2. MOVE! Okay, okay we’re stuck at home and there’s not much room maybe, but if you’ve got room to stand you’ve got room to stretch right up and try to touch the ceiling! Then bend down as low as you can – bend your knees. Then see how far you can twist around. Put on music and do a jig. Roll around on the floor like a log. Have fun moving your body. Even just wriggling is lots of fun and good exercise too. I love to do a shimmy to wake myself up and shake my sillies out. If no one is watching, play some kids’ music and dance along. If you’ve got people at home you can all work out a dance routine – just for fun. It doesn’t have to end up on TikTok.

3. MAKE A CONSTRUCTION If you’re like me you may collect things, shells, feathers, odd toys or leaves or plastic toys. Gather a few of them together and see if you can make something from them, just a photo still life will do, or you could draw them or paint them or stick them all together with glue. Or write about one of them, where you found it, what it reminds you of, why you picked it up. Just handling those collected treasures will lift your spirits.

4. MAKE A COLLAGE! All you need is an old magazine or two, some scissors (or just rip pictures out) and glue and a piece piece of paper of cardboard – an old cereal box will do. Set a timer for 10 minutes and flick through the magazines or newspaper or old books that you don’t mind cutting up or whatever you have, looking for any images that appeal to you. Anything that makes you smile. Words too. Anything that draws you in, or “speaks” to you in some way. Don’t overthink it and don’t get stuck reading articles, just keep flicking and ripping out pictures of things that make your heart sing. When the timer goes off stick all the images onto your sheet of paper or cardboard, go outside the edges, do lift up flaps, do both sides, whatever you like! You could cover a shoebox to keep precious things in. Just have fun doing it. Use coloured pencils or felt pens or glittery stickers or stars to decorate it. When you’re done, pin it on your wall to remind you of all the things that make you smile.
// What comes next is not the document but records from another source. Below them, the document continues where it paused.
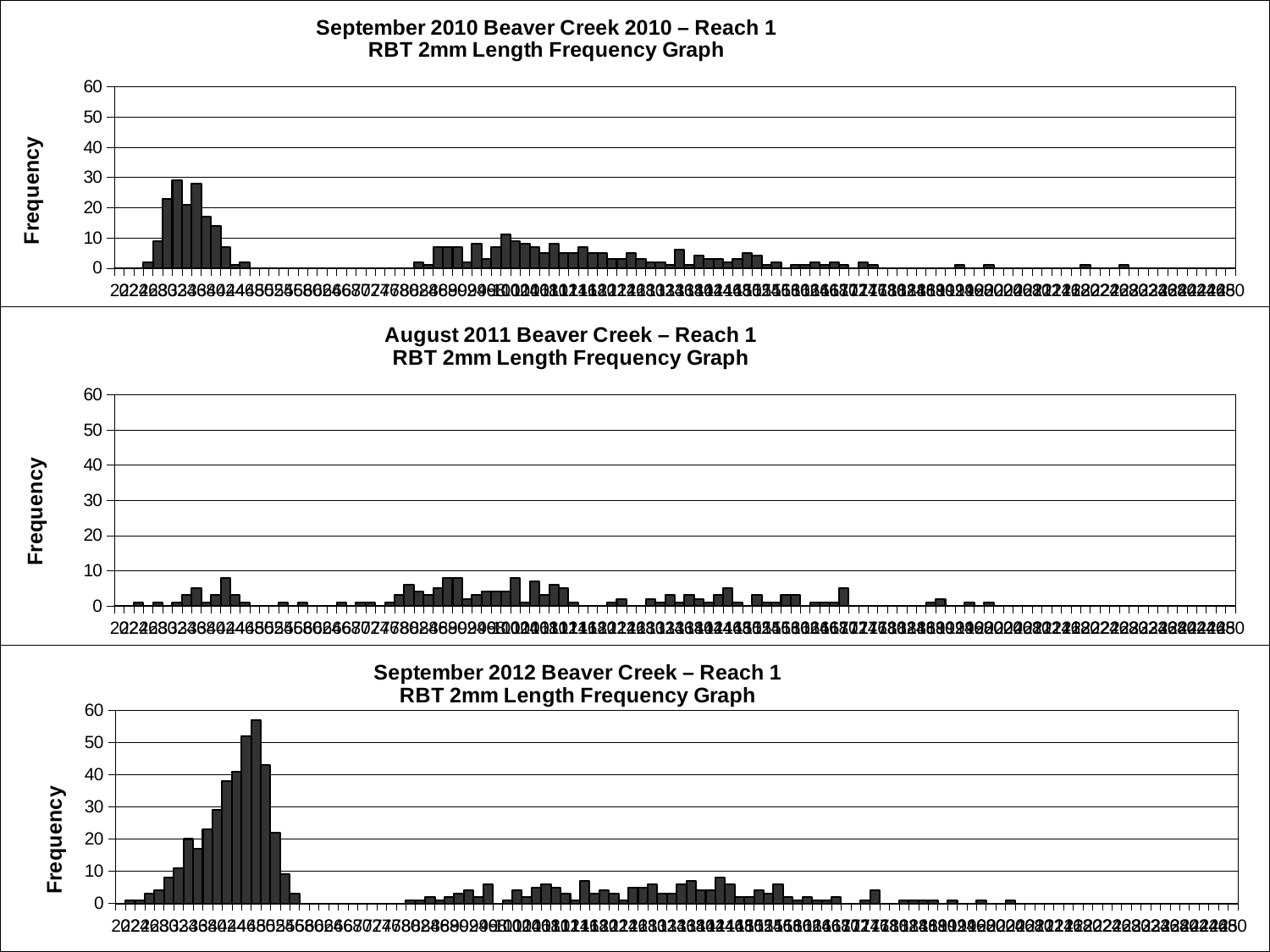
What kind of chart is the top chart on the slide? bar chart In the August 2011 Beaver Creek chart, is the tallest bar greater or less than 10? less What is the title of the middle chart? August 2011 Beaver Creek – Reach 1 RBT 2mm Length Frequency Graph In the September 2012 Beaver Creek chart, is the tallest bar greater or less than 50? greater Which of the three charts has the lowest peak bar? August 2011 Which chart has the taller peak bar, the September 2010 chart or the September 2012 chart? September 2012 What is the highest value shown on the y axis of the bottom chart? 60 In the September 2012 Beaver Creek chart, is the tallest bar greater or less than 60? less How many charts are shown on the slide? 3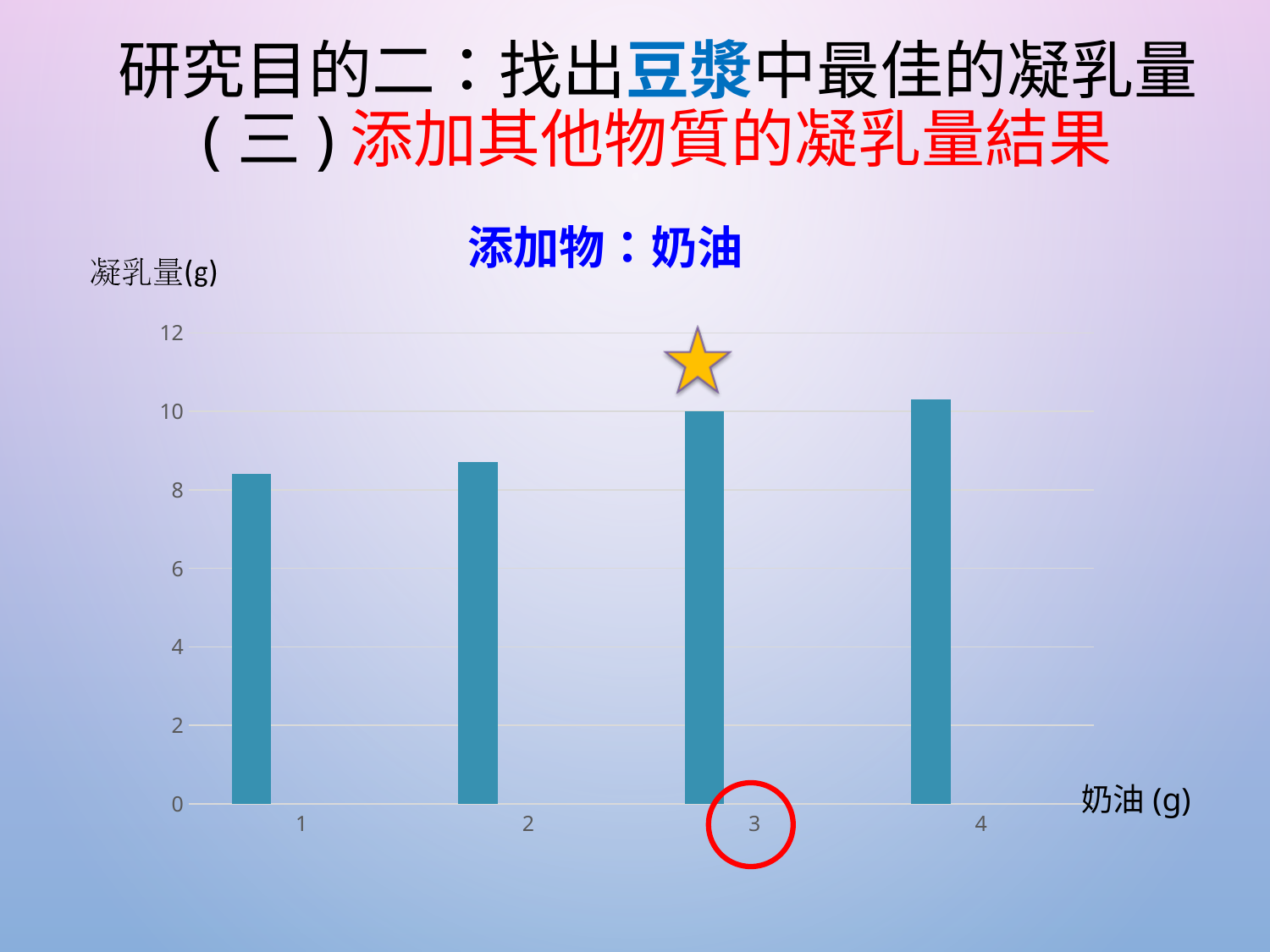
Which category on the x axis is marked with a star and a red circle? 3 Is the value for 奶油 1 g greater or less than 10? less What kind of chart is shown on the slide? bar chart What is the label of the x axis? 奶油 (g) Is the value for 奶油 2 g greater or less than 10? less Which has a larger 凝乳量, 奶油 1 g or 奶油 3 g? 3 How many bars (categories) are plotted in the chart? 4 Is the value for 奶油 4 g greater or less than 8? greater Do the values generally rise or fall as the amount of 奶油 increases from 1 g to 4 g? rise What is the title of the chart? 添加物：奶油 Which has a larger 凝乳量, 奶油 2 g or 奶油 4 g? 4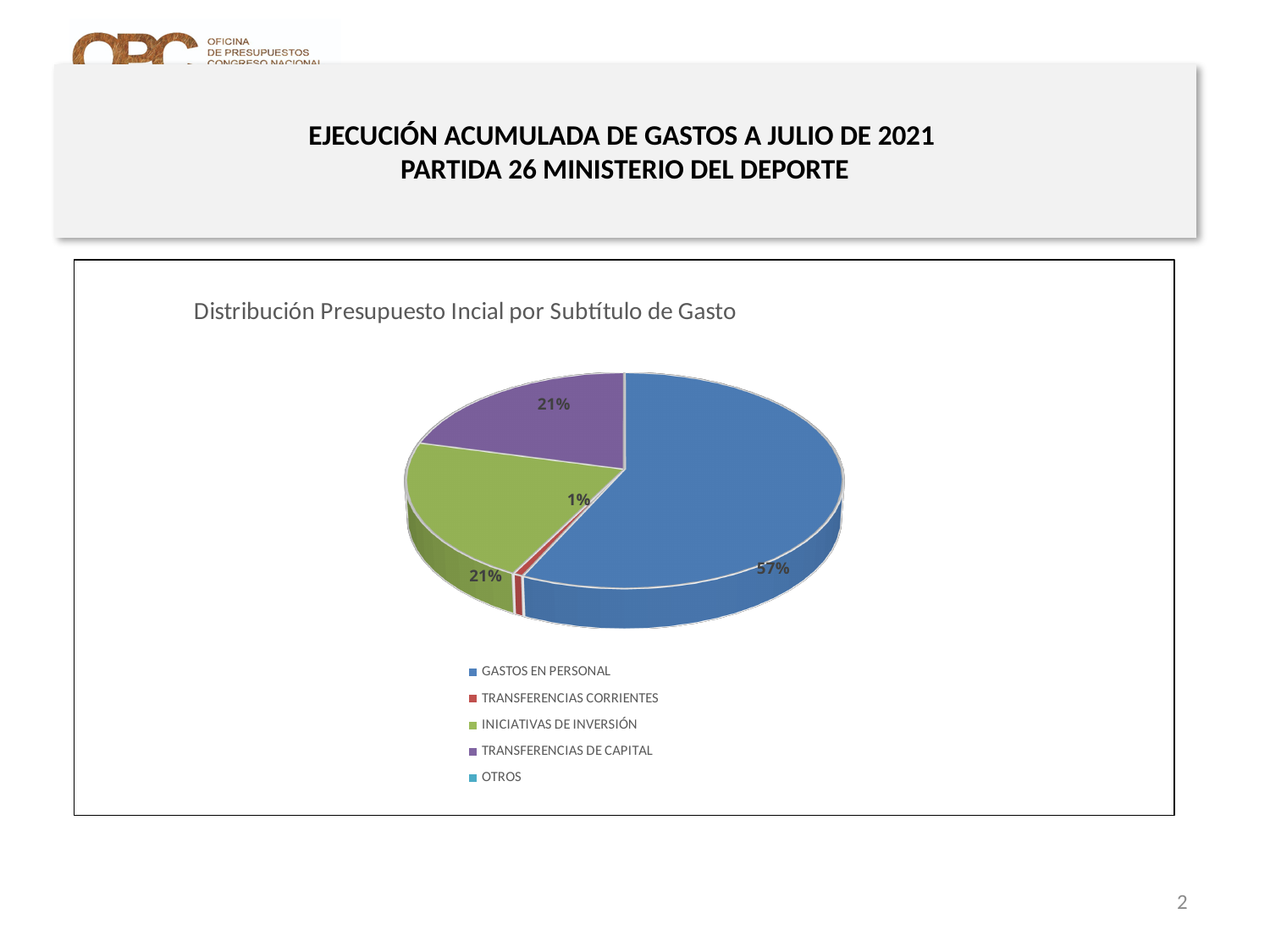
Which labelled slice has the smallest share of the pie? TRANSFERENCIAS CORRIENTES What kind of chart is shown on the slide? pie chart What percentage of the pie does GASTOS EN PERSONAL represent? 57% What percentage of the pie does INICIATIVAS DE INVERSIÓN represent? 21% How many percentage points larger is the GASTOS EN PERSONAL share than the INICIATIVAS DE INVERSIÓN share? 36 What percentage of the pie does TRANSFERENCIAS DE CAPITAL represent? 21% What is the title of the chart? Distribución Presupuesto Incial por Subtítulo de Gasto Which category has the largest share of the pie? GASTOS EN PERSONAL What percentage of the pie does TRANSFERENCIAS CORRIENTES represent? 1% Which is larger, the share for GASTOS EN PERSONAL or the share for TRANSFERENCIAS DE CAPITAL? GASTOS EN PERSONAL Which legend entry is shown in purple? TRANSFERENCIAS DE CAPITAL How many entries does the legend list? 5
5. WRITE A LIST! Not a shopping list. Not a list of pros and cons. This time write a list of all the small things that bring you joy. Roses or rain, or swimming in a waterfall, or walking along the beach, or hugging your kids, or playing with your dog, or red-backed wrens, or small stones gleaming under a stream, or a blue blue sky, or a friend’s laugh or grandma’s chocolate pudding or your favourite song. Try and get to fifty! Yes fifty! Fifty small things that bring you joy.

Last but not least, even if you can’t go outside, stick your head out the window and look up at the sky. Watch the clouds for a while, until your neck gets sore anyway.

The world is still a beautiful, magical place and it is good to be alive.

Try one of these activities or all of them. I hope they’ll lift your spirits.